[GIVEN PASSAGE]
━━━━━━
# Oak-Park style table questions



## username1 (Jul 12, 2017)

Getting ready to build a very basic Router Table similar to what they use on TRW.

The fences they use appear to be some sort of PTFE...? But when I check suppliers, that stuff is expen$ive.

1) Seems to me that maybe some PVC molding boards might work as well as the PTFE, and MUCH less expensive. Any opinions?

2) As far as building a square Router Base, mostly so I can drop it into a cutout in the table top, what type of plastic would use use? Again, I looked at the price of Phenolic sheet, and it ain't cheap. I assume that acrylic would work as well?

??


----------



## hawkeye10 (Jul 28, 2015)

Art take a known straight edge to a wood working store in your area and see what is straight and what isn't. I bet the only thing you will dead flat is an aluminum plate. They ain't cheap either. We all wish good wood working tools and accessories were cheap but they aren't. :crying:


----------



## username1 (Jul 12, 2017)

I know what you are saying, but not sure how PVC would be any less straight than PTFE? But I will definitely take a straight edge to make sure before I buy.

And aren't there a number of folks on this forum who have used acrylic to make a base? 

I believe that somewhere in my junk pile I have some 3/16" Lexan. I would think that would work.

As far as lumber, well these days I think you are darn lucky to find _anything_ straight.


----------



## Mike (Nov 22, 2004)
━━━━━━
[DATASET]
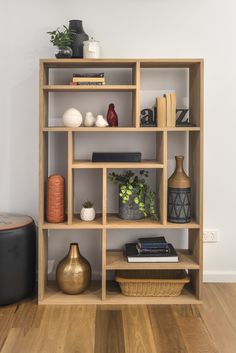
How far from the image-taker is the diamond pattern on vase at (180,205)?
2.59 metres

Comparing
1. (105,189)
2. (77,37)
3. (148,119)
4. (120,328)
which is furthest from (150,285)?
(77,37)

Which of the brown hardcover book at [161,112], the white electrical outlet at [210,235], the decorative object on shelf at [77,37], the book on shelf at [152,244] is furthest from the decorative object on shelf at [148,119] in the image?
the white electrical outlet at [210,235]

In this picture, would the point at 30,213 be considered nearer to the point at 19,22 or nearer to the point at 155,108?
the point at 155,108

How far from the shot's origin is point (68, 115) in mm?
2561

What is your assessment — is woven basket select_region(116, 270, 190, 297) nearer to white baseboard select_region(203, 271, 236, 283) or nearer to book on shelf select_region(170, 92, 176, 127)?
white baseboard select_region(203, 271, 236, 283)

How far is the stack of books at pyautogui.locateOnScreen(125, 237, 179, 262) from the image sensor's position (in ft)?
8.54

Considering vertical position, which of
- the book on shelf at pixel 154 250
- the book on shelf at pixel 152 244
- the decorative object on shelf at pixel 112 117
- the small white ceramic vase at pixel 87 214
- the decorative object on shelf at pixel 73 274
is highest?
the decorative object on shelf at pixel 112 117

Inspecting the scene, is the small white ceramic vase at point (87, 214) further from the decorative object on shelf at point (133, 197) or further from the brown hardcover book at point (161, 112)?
the brown hardcover book at point (161, 112)

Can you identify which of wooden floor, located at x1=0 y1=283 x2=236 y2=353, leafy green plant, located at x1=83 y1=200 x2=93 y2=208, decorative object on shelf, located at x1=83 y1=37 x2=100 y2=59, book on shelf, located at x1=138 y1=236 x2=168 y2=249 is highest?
decorative object on shelf, located at x1=83 y1=37 x2=100 y2=59

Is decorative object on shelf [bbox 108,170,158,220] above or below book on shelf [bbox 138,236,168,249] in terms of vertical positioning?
━━━━━━
[TASKS TO CARRY OUT]
a: Reproduce everything in the router table thread from "The fences they" down to "expensive. Any opinions?".
b: In the router table thread, what thickness of Lexan does username1 believe is somewhere in the junk pile?
c: Write what comes next in the router table thread, starting from where it stops.
The records aren't needed for any of this.

[ANSWERS TO THE EXERCISE]
a:
The fences they use appear to be some sort of PTFE...? But when I check suppliers, that stuff is expen$ive.

1) Seems to me that maybe some PVC molding boards might work as well as the PTFE, and MUCH less expensive. Any opinions?

b: 3/16"

c:
Art, the Oak Park fences are HDPE and their plates were a phenolic I have been unable to find. PVC boards for the fences would most likely work. No to acrylic for a mounting plate... it will sag. The best solution I have found is the very inexpensive Grizzly mounting plate. You should spend the money for Baltic birch plywood, it is very stable with no voids. There are Sticky threads with the dimensions for my economy table and converting C clamps. Moderator BrianS looks so serious rounding over the edge on that top.


----------



## username1 (Jul 12, 2017)

Mike - I bookmarked your Economy Table thread and will definitely refer to it.

Re: the Grizzly mounting plate, Does it replace the stock router base? I am hoping to use a square plate mounted to the Router, so I can use it freehand or drop it in quickly and use it as a table Router, like on TRW. Looks like a great deal.


----------



## TWheels (May 26, 2006)

For what it's worth, MLCS offers square (approx 11 3/4 in, 30 cm square) in both 1/4 in an 3/8 in thicknesses. these These can be easily cut to size. The 3/8 in thick plates can be purchased, for additional price, with pre drilled center holes. 
https://www.mlcswoodworking.com/shopsite_sc/store/html/smarthtml/pages/routacc1.html#Super_Tuff_Anchor


----------



## Mike (Nov 22, 2004)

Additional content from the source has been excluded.